Source data:
========

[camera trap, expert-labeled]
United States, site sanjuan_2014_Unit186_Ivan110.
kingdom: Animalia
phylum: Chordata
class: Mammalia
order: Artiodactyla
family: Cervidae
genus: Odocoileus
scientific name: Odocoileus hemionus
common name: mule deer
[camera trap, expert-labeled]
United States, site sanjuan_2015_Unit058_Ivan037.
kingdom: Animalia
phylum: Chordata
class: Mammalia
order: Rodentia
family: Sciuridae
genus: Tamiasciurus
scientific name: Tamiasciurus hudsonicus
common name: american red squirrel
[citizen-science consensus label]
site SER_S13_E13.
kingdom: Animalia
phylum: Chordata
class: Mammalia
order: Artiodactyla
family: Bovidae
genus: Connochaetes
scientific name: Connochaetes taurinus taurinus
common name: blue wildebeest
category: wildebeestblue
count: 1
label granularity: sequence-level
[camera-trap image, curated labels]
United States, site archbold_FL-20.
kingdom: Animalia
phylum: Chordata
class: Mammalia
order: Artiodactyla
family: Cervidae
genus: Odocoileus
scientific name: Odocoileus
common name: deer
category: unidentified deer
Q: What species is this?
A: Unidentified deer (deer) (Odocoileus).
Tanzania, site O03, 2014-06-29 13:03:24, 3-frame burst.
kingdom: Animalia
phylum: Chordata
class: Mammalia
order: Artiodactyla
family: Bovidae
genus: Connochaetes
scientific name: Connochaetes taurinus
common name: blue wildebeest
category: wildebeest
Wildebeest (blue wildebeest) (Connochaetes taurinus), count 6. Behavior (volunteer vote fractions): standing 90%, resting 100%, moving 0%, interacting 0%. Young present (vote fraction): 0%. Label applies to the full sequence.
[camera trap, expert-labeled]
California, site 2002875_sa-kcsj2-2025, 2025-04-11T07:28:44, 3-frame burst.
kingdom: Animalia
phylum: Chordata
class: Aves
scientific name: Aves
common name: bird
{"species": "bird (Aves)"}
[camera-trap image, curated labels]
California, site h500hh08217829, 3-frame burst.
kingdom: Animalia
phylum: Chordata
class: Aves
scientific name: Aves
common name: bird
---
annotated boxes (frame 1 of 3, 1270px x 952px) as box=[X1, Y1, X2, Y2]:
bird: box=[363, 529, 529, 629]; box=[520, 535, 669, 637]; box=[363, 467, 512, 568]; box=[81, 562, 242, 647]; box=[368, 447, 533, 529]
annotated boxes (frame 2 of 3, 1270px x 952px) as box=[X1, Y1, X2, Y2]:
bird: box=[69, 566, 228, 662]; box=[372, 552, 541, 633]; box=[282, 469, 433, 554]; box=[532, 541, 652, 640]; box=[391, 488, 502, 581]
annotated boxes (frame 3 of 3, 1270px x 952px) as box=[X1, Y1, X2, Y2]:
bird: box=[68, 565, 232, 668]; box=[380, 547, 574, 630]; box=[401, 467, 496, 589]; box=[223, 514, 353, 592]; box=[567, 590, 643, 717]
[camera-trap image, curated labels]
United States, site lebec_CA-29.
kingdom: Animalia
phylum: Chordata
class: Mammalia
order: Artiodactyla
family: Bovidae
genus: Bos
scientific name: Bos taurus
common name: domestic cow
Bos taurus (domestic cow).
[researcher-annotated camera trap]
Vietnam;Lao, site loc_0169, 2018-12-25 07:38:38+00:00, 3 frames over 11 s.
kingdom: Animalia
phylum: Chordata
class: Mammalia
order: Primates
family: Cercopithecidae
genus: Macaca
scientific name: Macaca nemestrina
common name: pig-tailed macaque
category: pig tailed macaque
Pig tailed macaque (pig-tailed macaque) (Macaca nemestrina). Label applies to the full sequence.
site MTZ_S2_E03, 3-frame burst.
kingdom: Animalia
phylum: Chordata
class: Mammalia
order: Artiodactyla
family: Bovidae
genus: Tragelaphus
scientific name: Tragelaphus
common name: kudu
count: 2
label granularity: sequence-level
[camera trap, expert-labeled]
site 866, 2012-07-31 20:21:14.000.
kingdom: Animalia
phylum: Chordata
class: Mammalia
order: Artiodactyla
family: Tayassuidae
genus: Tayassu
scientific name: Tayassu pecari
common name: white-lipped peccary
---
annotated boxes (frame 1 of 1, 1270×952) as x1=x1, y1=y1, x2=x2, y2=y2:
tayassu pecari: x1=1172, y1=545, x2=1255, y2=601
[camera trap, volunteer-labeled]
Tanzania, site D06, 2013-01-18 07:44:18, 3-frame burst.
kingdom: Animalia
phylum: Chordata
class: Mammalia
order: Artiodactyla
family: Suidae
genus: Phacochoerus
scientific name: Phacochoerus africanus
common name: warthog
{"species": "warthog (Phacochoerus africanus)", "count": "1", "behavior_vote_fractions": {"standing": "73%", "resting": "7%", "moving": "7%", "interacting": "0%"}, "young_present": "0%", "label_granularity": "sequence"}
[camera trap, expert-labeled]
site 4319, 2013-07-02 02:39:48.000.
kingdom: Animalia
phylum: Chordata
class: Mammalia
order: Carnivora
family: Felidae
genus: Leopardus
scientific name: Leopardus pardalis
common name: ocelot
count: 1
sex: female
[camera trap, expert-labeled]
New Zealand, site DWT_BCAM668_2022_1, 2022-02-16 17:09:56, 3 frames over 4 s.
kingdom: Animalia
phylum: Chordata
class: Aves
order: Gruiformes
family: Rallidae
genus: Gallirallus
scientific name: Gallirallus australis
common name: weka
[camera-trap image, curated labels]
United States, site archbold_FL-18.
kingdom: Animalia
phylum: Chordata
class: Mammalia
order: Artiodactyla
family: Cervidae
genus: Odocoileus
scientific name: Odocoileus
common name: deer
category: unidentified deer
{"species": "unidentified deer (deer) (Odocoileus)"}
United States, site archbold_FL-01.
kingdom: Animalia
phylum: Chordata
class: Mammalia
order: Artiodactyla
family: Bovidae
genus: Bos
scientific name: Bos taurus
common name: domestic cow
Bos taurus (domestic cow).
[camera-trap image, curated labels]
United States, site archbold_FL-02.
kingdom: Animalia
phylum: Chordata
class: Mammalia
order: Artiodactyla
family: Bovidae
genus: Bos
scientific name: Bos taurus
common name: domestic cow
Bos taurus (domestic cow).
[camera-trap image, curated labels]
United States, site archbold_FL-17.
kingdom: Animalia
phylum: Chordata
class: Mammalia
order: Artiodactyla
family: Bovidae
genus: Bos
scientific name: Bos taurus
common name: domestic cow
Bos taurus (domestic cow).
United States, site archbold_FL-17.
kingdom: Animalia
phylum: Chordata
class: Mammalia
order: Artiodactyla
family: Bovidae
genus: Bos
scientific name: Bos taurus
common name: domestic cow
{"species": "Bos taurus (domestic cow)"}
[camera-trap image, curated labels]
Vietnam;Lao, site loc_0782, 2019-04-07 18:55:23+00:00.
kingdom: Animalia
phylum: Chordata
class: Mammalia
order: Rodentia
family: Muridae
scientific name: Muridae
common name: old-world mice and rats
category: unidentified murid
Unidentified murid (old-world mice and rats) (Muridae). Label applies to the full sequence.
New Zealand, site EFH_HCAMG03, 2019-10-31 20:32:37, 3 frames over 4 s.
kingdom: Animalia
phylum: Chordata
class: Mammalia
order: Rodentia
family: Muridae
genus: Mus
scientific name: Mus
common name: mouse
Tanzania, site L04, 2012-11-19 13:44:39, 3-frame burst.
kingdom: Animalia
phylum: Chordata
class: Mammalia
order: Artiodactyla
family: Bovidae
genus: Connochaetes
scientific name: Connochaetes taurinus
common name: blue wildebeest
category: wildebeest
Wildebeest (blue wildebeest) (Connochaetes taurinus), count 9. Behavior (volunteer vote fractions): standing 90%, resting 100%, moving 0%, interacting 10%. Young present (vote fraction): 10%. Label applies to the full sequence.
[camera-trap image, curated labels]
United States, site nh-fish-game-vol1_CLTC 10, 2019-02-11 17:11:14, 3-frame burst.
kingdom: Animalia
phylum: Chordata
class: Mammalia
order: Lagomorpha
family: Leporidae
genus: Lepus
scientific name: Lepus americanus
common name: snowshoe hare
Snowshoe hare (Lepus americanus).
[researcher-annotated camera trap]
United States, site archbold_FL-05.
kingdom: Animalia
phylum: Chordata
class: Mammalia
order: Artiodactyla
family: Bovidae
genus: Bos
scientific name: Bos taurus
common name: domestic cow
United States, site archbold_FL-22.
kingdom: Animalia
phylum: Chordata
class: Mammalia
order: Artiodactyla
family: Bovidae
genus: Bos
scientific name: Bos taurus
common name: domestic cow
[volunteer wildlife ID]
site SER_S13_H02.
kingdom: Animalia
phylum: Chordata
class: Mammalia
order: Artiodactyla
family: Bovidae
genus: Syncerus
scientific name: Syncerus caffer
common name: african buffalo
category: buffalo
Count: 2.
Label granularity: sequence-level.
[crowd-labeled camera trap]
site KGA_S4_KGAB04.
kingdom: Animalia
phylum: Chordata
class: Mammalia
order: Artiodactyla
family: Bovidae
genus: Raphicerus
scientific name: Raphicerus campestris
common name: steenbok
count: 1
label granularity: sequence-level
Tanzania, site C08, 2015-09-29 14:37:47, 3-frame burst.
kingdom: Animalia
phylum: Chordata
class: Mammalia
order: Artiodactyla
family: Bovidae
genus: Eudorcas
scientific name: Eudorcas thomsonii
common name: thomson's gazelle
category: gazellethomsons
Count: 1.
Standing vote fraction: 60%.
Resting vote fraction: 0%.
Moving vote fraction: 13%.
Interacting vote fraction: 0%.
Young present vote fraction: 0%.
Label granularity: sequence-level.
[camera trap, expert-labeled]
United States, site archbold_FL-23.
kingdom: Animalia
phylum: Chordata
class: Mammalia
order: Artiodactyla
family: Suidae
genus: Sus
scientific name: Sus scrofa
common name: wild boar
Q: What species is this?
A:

========

What you have to do: Only the lines from the first line of the records through the line with "common name: american red squirrel" should be reproduced, exactly and with nothing added.

Response to this task:
[camera trap, expert-labeled]
United States, site sanjuan_2014_Unit186_Ivan110.
kingdom: Animalia
phylum: Chordata
class: Mammalia
order: Artiodactyla
family: Cervidae
genus: Odocoileus
scientific name: Odocoileus hemionus
common name: mule deer
[camera trap, expert-labeled]
United States, site sanjuan_2015_Unit058_Ivan037.
kingdom: Animalia
phylum: Chordata
class: Mammalia
order: Rodentia
family: Sciuridae
genus: Tamiasciurus
scientific name: Tamiasciurus hudsonicus
common name: american red squirrel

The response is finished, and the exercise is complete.